Could you give back each of the rows below word for word, without altering anything?
------------------------------------------------------------------------
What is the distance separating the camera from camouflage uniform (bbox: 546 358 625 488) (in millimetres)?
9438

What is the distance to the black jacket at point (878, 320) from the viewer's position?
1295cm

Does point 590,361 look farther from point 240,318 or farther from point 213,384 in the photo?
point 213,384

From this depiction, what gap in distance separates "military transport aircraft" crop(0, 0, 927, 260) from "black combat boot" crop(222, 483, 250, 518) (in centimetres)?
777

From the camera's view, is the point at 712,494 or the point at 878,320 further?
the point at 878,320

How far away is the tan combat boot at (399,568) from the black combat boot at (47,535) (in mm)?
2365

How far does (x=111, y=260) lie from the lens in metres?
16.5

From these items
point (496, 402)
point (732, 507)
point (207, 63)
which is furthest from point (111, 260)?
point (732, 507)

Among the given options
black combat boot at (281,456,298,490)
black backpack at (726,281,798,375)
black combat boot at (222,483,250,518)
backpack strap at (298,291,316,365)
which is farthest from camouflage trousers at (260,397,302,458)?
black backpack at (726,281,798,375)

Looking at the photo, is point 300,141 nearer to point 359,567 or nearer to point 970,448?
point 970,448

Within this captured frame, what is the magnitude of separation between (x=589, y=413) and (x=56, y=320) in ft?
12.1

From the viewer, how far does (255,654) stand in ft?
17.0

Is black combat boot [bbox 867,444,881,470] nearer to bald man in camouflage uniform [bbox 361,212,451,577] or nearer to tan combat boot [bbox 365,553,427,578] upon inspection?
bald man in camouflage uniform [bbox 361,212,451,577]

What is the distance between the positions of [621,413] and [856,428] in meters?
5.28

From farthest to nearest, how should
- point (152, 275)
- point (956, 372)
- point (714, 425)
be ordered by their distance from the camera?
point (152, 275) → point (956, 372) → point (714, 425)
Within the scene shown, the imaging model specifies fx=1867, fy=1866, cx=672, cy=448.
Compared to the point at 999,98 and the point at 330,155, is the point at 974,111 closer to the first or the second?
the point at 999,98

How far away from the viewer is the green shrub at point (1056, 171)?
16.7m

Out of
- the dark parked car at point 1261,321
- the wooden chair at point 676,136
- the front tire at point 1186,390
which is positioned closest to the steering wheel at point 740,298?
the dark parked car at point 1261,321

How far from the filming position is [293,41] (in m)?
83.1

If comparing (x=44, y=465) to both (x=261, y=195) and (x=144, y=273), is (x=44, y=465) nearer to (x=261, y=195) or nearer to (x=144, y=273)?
------------------------------------------------------------------------
Task output ->
What is the distance separating the camera from camouflage uniform (bbox: 546 358 625 488) (in millimetres)?
9438

What is the distance to the black jacket at point (878, 320) from the viewer's position?
1295cm

Does point 590,361 look farther from point 240,318 or farther from point 213,384 in the photo?
point 213,384

From this depiction, what gap in distance separates "military transport aircraft" crop(0, 0, 927, 260) from "black combat boot" crop(222, 483, 250, 518) (in centimetres)?
777

From the camera's view, is the point at 712,494 or the point at 878,320 further?
the point at 878,320

How far away is the tan combat boot at (399,568) from the black combat boot at (47,535) (in mm)?
2365

How far does (x=111, y=260) lie from the lens in metres?
16.5

From these items
point (496, 402)
point (732, 507)
point (207, 63)
which is furthest from point (111, 260)?
point (732, 507)

Among the given options
black combat boot at (281,456,298,490)
black backpack at (726,281,798,375)
black combat boot at (222,483,250,518)
backpack strap at (298,291,316,365)
which is farthest from camouflage trousers at (260,397,302,458)?
black backpack at (726,281,798,375)

Looking at the photo, is point 300,141 nearer to point 359,567 or nearer to point 970,448?
point 970,448

Within this captured frame, what is the magnitude of separation between (x=589, y=413) and (x=56, y=320) in ft?
12.1

From the viewer, how far does (255,654) stand in ft?
17.0

Is black combat boot [bbox 867,444,881,470] nearer to bald man in camouflage uniform [bbox 361,212,451,577] or nearer to tan combat boot [bbox 365,553,427,578] upon inspection?
bald man in camouflage uniform [bbox 361,212,451,577]

What is the distance between the positions of [621,413] and [856,428] in meters?
5.28

From farthest to nearest, how should
- point (152, 275)
- point (956, 372)
- point (714, 425)
be ordered by their distance from the camera?
point (152, 275) → point (956, 372) → point (714, 425)
Within the scene shown, the imaging model specifies fx=1867, fy=1866, cx=672, cy=448.
Compared to the point at 999,98 and the point at 330,155, is the point at 974,111 closer to the first or the second?
the point at 999,98

How far away from the viewer is the green shrub at point (1056, 171)?
16.7m

Out of
- the dark parked car at point 1261,321
- the wooden chair at point 676,136
- the front tire at point 1186,390
which is positioned closest to the steering wheel at point 740,298?
the dark parked car at point 1261,321

How far from the filming position is [293,41] (in m)?
83.1

If comparing (x=44, y=465) to both (x=261, y=195) and (x=144, y=273), is (x=44, y=465) nearer to (x=261, y=195) or nearer to (x=144, y=273)?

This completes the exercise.